■ MATERIAL
******************************
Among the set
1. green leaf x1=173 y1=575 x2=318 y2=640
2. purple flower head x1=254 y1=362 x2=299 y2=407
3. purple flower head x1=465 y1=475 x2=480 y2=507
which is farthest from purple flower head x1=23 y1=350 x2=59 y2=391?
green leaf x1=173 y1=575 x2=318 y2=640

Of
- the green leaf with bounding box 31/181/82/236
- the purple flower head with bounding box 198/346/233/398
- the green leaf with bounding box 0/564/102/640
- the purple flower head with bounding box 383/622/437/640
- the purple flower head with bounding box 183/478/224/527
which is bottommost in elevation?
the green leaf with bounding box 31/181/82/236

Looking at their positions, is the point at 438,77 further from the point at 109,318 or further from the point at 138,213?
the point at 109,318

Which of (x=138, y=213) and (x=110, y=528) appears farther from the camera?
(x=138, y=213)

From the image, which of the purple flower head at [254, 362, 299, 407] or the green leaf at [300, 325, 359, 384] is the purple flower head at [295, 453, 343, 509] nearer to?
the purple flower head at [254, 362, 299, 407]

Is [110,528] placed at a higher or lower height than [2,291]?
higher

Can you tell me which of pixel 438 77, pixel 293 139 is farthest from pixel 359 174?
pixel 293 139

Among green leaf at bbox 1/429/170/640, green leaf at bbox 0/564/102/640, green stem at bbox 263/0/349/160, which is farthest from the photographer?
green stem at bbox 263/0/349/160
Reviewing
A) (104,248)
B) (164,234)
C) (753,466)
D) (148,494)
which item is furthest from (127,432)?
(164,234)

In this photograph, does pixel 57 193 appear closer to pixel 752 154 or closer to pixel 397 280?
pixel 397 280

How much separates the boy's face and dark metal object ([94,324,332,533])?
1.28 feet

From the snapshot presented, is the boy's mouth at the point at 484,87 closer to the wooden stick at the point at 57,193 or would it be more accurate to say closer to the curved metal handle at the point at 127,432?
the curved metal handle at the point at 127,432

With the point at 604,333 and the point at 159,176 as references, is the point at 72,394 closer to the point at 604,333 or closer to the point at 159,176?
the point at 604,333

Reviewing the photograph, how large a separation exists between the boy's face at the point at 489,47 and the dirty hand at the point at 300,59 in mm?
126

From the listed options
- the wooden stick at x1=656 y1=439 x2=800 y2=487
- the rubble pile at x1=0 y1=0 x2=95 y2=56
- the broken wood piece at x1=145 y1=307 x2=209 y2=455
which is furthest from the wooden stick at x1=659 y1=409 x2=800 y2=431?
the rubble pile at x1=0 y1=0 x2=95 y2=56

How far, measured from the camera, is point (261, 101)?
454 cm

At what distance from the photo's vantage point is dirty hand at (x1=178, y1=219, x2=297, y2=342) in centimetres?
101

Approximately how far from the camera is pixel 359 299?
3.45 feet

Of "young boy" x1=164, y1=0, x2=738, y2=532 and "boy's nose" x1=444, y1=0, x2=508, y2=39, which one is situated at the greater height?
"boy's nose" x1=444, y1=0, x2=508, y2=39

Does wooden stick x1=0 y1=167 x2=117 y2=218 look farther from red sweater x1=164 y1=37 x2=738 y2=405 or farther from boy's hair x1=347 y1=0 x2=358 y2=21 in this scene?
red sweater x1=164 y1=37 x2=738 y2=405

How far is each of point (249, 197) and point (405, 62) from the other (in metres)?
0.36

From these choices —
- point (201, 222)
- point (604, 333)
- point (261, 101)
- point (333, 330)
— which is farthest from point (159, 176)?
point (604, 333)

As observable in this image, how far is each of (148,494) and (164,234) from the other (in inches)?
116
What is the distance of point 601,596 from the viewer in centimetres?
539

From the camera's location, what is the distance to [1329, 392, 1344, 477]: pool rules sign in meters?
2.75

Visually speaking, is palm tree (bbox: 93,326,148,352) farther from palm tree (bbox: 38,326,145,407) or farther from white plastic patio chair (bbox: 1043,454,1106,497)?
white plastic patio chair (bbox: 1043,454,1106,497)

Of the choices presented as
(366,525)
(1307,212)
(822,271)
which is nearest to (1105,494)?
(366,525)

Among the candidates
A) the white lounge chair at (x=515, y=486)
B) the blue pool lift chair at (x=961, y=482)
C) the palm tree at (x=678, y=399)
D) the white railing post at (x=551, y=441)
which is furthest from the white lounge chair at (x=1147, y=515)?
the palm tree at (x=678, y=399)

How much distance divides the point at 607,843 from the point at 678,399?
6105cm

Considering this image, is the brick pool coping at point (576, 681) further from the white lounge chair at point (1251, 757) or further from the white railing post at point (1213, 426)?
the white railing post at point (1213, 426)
******************************
■ DO THIS
Can you rewrite the lines from the one containing "Considering this image, is" through the end of the entries, replacing "brick pool coping" with "stone pool coping" and leaving everything else the same?

■ WRITTEN ANSWER
Considering this image, is the stone pool coping at point (576, 681) further from the white lounge chair at point (1251, 757) or further from the white railing post at point (1213, 426)?
the white railing post at point (1213, 426)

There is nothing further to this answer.